Seulement, à ce moment précis, les lamentations sur mes lacunes coupables n’aidaient pas le commissaire à s’extirper des pattes de deux gars qui lui avaient délibérément tourné le dos, la considérant comme insignifiante, ne lui accordant pas plus d’égards qu’à leur femme de ménage. Et elle comptait sur moi pour l’aider à prendre une décision.

— Je comprends l’embarras de Madame la commissaire, malgré tout notre respect pour Monsieur le préfet et pour votre travail de mémoire, soupirai-je, un rien faux jeton. Nous avons pour mission d’assurer la sécurité de la région avec un effectif somme toute très réduit. Extraire du dispositif deux éléments pour une recherche aléatoire représente un cas de conscience car une autre mission en pâtira forcément ! Néanmoins, si ma supérieure n’y voit aucun inconvénient, et pour être agréable à Monsieur le préfet, je peux mener une petite enquête discrète, puisque vous semblez assuré que monsieur Pêcheur a quitté Paris dans un TGV à destination de Quimper. Quelques appels téléphoniques me permettront certainement d’en savoir un peu plus…

— Très bien, Capitaine, vous avez mon autorisation ! sanctionna Radia sur le ton le plus autoritaire possible. Mais que cela ne nuise pas à votre travail en cours et au bon fonctionnement de l’équipe…

— J’y veillerai, Madame la commissaire, j’y veillerai… En revanche, vous serait-il possible de contacter le secrétariat du préfet pour rendre compte de notre décision ? Je sais que vous n’avez pas une minute à vous, seulement Monsieur le préfet apprécie d’avoir à faire directement à l’autorité… Messieurs, puis-je avoir un numéro auquel vous joindre pour vous faire part de mes résultats ?

Je quittai le bureau, satisfait de cette première collaboration avec Radia. J’avais aimé notre complémentarité qui lui laissait le rôle décisionnaire et je me surpris à imaginer que cette expérience l’avait confortée sur ses capacités à diriger le commissariat et sur le mode de fonctionnement à utiliser avec les différentes équipes. On présentait la situation, elle statuait. On opérait, elle rendait des comptes. D’ailleurs, le regard des Parisiens à son endroit avait changé, au fil de la conversation ; ces décideurs étaient des hommes assez finauds pour comprendre qu’ils n’obtiendraient rien de moi sans l’assentiment de celle qu’ils avaient tout d’abord snobée…

En fait de recherches, il me suffit de revenir à mon bureau pour apprendre que le corps d’un homme de plus de quatre-vingts ans avait été découvert par un badaud dans un terrain vague d’Ergué-Armel, la gorge tranchée, sans papiers sur lui. Un crime de rôdeurs, avait conclu la patrouille. Une petite voix intérieure me murmurait que l’inconnu était notre conseiller technique. Je téléphonai au procureur Vasseur pour lui annoncer la macabre découverte, ajoutant mes craintes de nous trouver confrontés à une affaire embarrassante ; elle nota surtout la possibilité d’une nouvelle collaboration et je compris que la perspective la réjouissait. Dans la foulée, j’appelai la commissaire Belloumi pour lui faire part de mon intuition, je ne croyais pas un instant à un crime de rôdeurs. Le cadavre était celui de Jean Pêcheur et quelqu’un avait voulu l’éliminer, brouillant à dessein les pistes, désireux de nous voir poursuivre un petit voleur de portefeuille…

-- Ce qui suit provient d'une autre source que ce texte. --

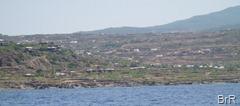 Terassen_Lampedusa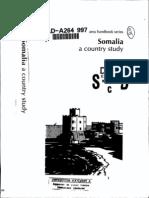 Area Handbook - Somalia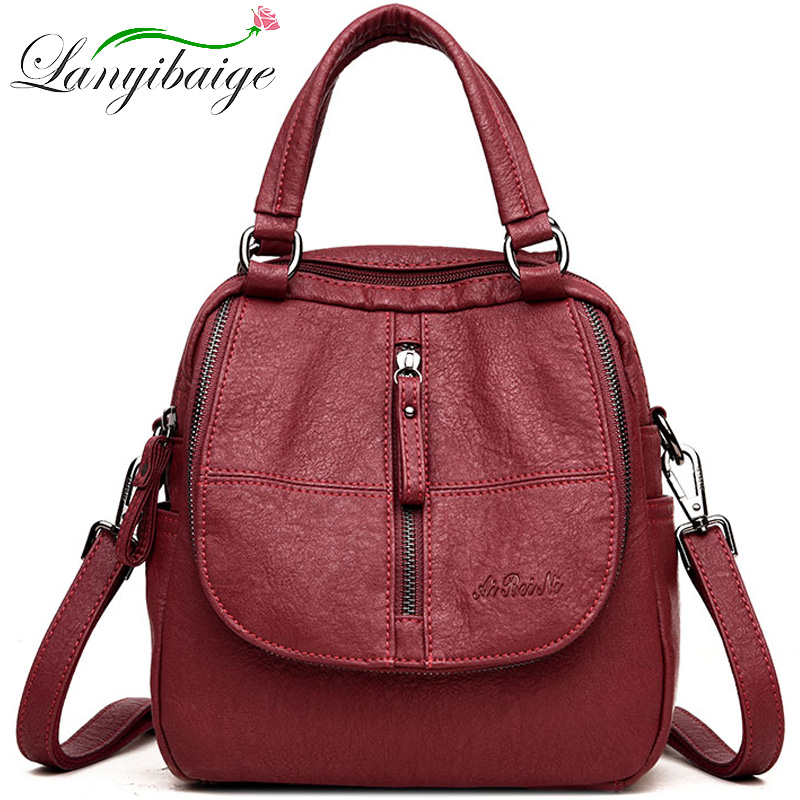 Women High Quality Leather Backpacks Fashion Female Multifunction Travel Backpack School Bags For Girls Shoulder Bag Sac A Dos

Dominique passa me prendre, comme toujours, et je grimpai à bord de sa vieille guimbarde poussive qui fuma beaucoup dans la montée en direction du Petit-Guélen. Là, dans la ZAC, au fond d’un terrain vague en attente de l’implantation d’un hangar industriel, on découvrit les collègues de l’Identité Judiciaire déjà au travail. La victime était un homme encore robuste pour son âge, bien habillé, même si son imper avait souffert de l’agression, le visage orné d’un bouc chenu, comme sa chevelure peignée en arrière.